(Exercise directions): Reproduce verbatim the lines beginning with the one containing "Among these —" and ending with the one containing "1513 centimetres", both included.

(Supplied material):

───

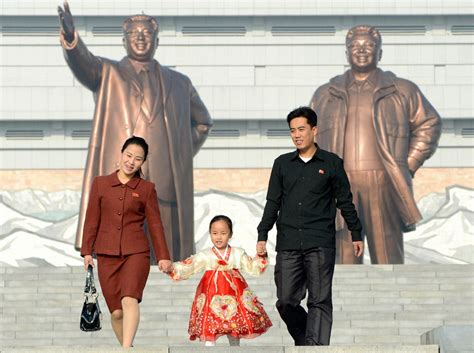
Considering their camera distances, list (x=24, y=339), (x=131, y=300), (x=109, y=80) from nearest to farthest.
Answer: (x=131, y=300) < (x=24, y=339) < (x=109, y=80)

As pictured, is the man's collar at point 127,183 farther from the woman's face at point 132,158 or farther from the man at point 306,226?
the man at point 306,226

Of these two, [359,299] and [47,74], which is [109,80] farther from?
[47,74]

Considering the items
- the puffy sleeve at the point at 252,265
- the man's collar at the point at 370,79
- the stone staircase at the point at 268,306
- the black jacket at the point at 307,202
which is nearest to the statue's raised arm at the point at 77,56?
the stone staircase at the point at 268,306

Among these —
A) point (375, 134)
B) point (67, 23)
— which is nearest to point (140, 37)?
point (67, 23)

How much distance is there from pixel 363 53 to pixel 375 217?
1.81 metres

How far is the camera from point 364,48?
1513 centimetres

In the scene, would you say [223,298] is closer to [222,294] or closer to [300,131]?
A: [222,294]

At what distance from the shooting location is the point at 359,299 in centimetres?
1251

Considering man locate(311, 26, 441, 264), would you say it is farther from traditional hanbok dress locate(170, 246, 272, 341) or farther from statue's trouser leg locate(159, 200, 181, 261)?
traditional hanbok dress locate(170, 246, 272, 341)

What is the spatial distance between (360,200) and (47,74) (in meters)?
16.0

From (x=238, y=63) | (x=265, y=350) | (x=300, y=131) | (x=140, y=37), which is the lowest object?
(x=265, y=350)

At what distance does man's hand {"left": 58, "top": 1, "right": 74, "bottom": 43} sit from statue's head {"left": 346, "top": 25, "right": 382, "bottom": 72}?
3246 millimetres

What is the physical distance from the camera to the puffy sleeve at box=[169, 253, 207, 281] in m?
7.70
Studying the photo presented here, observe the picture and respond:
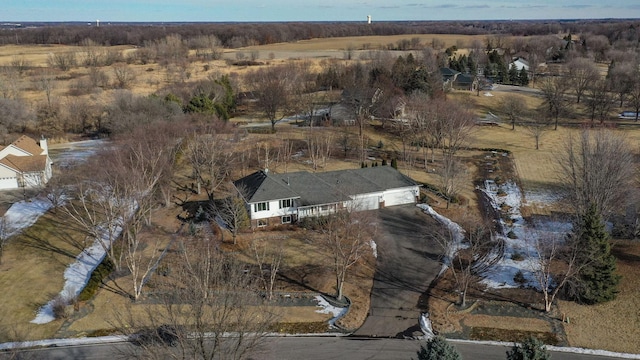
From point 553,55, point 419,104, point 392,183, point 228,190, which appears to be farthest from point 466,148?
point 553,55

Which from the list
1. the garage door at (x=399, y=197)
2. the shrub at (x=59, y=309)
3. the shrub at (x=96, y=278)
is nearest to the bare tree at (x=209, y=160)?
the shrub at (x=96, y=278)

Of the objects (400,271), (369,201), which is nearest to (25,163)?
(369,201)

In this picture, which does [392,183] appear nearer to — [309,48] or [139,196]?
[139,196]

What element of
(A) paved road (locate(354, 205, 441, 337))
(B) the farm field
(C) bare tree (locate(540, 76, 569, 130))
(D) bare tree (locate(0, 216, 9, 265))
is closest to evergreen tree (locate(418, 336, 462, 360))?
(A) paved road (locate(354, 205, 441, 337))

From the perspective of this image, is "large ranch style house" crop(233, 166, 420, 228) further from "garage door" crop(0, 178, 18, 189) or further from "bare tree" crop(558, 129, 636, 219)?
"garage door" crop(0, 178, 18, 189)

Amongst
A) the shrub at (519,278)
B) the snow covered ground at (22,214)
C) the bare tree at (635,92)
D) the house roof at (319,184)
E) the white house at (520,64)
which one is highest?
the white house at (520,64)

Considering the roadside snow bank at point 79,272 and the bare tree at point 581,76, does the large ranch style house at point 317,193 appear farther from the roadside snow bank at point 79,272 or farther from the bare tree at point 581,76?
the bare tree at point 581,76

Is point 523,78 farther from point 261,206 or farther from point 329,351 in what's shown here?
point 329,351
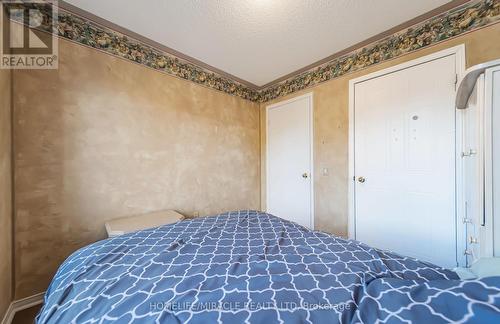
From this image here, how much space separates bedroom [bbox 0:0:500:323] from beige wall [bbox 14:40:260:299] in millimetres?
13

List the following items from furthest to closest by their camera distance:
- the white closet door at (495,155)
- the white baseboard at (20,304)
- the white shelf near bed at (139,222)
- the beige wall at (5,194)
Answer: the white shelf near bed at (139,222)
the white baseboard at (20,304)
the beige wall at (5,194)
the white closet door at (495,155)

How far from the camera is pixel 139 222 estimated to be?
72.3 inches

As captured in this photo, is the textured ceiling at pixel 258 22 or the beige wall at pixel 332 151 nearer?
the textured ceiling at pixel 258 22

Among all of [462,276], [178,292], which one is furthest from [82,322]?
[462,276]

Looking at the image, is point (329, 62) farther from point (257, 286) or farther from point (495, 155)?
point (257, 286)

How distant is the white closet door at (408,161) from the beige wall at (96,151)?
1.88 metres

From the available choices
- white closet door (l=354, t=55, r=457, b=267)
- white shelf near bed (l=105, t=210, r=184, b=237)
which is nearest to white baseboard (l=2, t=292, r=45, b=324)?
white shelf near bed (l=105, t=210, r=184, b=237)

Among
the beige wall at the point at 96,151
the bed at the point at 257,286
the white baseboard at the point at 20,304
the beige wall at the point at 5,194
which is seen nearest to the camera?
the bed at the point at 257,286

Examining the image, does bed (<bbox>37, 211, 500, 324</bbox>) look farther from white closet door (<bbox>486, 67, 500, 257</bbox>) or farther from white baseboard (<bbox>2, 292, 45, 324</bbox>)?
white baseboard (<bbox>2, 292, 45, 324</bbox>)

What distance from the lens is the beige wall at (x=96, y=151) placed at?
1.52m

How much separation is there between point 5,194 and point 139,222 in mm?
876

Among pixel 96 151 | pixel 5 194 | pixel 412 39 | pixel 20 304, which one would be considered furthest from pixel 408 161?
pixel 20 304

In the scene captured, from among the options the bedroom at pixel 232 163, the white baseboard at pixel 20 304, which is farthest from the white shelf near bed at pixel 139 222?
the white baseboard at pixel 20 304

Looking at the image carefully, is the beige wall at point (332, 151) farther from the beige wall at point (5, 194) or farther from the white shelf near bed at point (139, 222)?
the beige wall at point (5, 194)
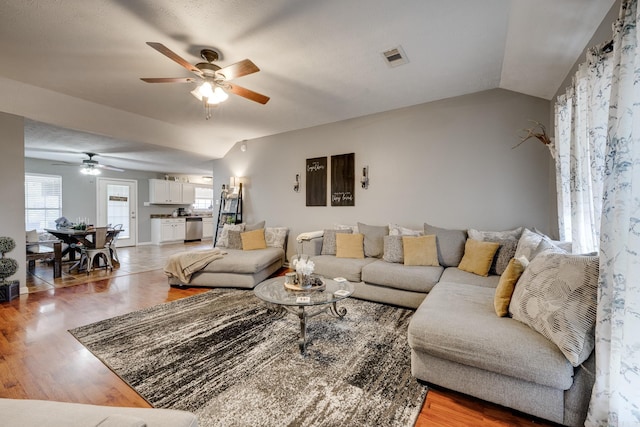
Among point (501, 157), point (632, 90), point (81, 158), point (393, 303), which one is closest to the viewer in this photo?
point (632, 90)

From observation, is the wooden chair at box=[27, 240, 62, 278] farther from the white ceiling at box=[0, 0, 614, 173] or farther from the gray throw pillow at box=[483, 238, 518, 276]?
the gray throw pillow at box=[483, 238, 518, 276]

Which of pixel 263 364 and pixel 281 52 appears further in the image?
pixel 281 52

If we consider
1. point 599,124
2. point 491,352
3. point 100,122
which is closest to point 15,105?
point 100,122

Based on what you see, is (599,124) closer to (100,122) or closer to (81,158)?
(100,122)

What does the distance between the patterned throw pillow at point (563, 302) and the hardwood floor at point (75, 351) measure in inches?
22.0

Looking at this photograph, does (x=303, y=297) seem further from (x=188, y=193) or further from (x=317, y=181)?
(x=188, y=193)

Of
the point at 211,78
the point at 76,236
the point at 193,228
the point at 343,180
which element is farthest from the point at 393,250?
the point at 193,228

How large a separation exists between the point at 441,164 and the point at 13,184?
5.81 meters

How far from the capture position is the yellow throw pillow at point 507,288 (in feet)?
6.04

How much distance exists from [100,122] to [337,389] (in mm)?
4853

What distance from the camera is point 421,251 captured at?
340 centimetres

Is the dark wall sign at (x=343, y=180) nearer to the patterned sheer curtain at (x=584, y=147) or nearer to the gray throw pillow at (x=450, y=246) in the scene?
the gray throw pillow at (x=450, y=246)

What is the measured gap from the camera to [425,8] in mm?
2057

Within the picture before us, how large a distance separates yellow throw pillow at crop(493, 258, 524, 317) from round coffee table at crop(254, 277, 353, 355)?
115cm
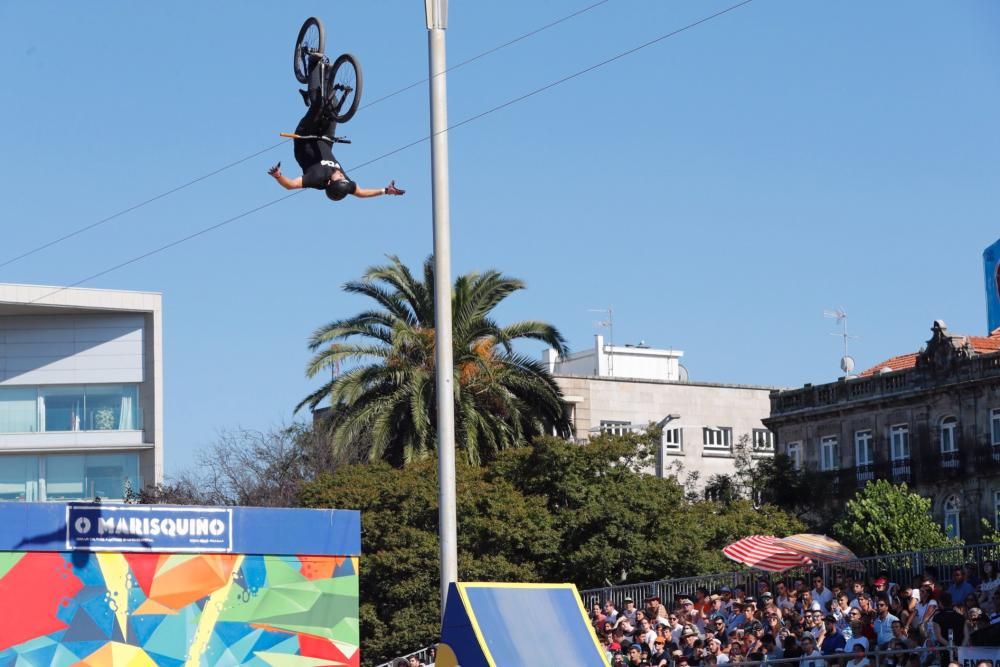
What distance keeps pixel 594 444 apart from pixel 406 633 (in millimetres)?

───

(The response):
Among these —
A) point (375, 134)
B) point (67, 23)
— which is nearest to point (140, 37)?
point (67, 23)

How much distance is there from pixel 363 53 to pixel 375 217?
1.81 metres

How far is the camera from point 364,48?
1513 centimetres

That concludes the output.